I don't like that kind of client work myself and had to get out of it and definitely wouldn't want to scale it. I feel like the people I'd hire wouldn't do as good of a job and I'd lose control on quality and customer contact and satisfaction, etc. Of course that can be solved with operating procedures and training.

Really I just enjoy working B2B with my equals and not with nearly complete newbs. It's too much ABC 123 education for my tastes.
Thanks for the warm welcome, I appreciate it.

That's a really good question and it's a mixture of those things.

I invested into mentorship for the first time this year and the perspective that it was put to me was this way...

Do you want mine for gold or drill for oil?

Breaking this down:

A gold mine is something like an agency where you're putting in the work in an industry that you enjoy doing and get some positive results. Then as your digging for gold, you'll need things like picks and shovels to get to the gold. What comes with picks and shovels are wheel barrows and finding other people who help you build and infrastructure.

Mining for gold is great but it requires a lot man power in the long term to continue finding gold.

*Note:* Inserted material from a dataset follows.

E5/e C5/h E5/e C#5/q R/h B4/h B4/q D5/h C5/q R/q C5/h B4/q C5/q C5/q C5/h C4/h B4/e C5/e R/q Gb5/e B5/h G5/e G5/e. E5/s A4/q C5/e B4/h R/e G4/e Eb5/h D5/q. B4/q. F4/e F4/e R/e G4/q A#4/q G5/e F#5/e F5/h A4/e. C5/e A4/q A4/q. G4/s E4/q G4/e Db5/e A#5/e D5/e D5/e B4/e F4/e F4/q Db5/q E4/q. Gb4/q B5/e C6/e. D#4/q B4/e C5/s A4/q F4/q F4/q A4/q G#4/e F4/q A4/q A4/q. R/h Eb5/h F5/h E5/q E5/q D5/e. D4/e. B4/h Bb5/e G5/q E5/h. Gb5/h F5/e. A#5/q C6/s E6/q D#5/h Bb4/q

I run a full stack agency where we did everything from building websites and funnels, copywriting, SEO, Social Media Marketing, Google Ads, FB Ads, to developing chatbot messenger marketing (closing deals using chat) - well this takes a lot of time and mental resources for not enough money or the client requires a lot of handholding.

For me to continue, I would need to build processes, guidelines and develop a team of sales and customer services and scale that way. We've built a small team but with the clients we were dealing with it was a constant back and forth of having meetings and not delivering on what's needed for marketing.

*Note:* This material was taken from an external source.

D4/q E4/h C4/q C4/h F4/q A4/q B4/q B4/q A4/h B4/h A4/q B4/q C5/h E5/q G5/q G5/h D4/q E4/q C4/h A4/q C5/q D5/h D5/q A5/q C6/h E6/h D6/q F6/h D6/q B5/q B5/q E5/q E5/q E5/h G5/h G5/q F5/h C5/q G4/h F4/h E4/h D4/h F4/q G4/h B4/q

That's when I invested into some mentorship...

An oil well just has a pump on it and continues to generate income whether someone is there or not. All you have to do is find the oil and build the refinery.

While I like to manage clients and help businesses build, I'm not one who wants to actively talk to clients or manage their temperament. I already know what it's like to manage people from my corporate life.

So building an oil well is something that I can control because once I find the oil, I can build the refinery and it will continue to generate income with little to no management. I'm building my business around the lifestyle that I want vs creating a business for a lifestyle that I don't like.

I'll still take on clients but that doesn't mean I have to have a million dollar agency. It could do $8k a month to allow me to pay myself and my team which would give me free time to build other things.

I would be ok dealing with more B2B but even then there's a certain stress level that comes with that.

My ideal situation is generating income from the digital assets which allows me to be consultant for B2B space.
 
Made this account a while ago but never properly joined as I should have.

Background: web dev/IT/software/digital marketing management guy from the PNW. Gained experience doing PPC with Google and other platforms, alongside affiliate stuff with MaxBounty, Clickbank, etc., but transitioned that knowledge into boosting my local web firm's service potential.

Came from BHW forums. Found Builder Society (a reason no one initializes as BS!) through one of CCarter's pages.

I hope to eventually provide some insight and tactics on the level of which freely circulates this forum, soon.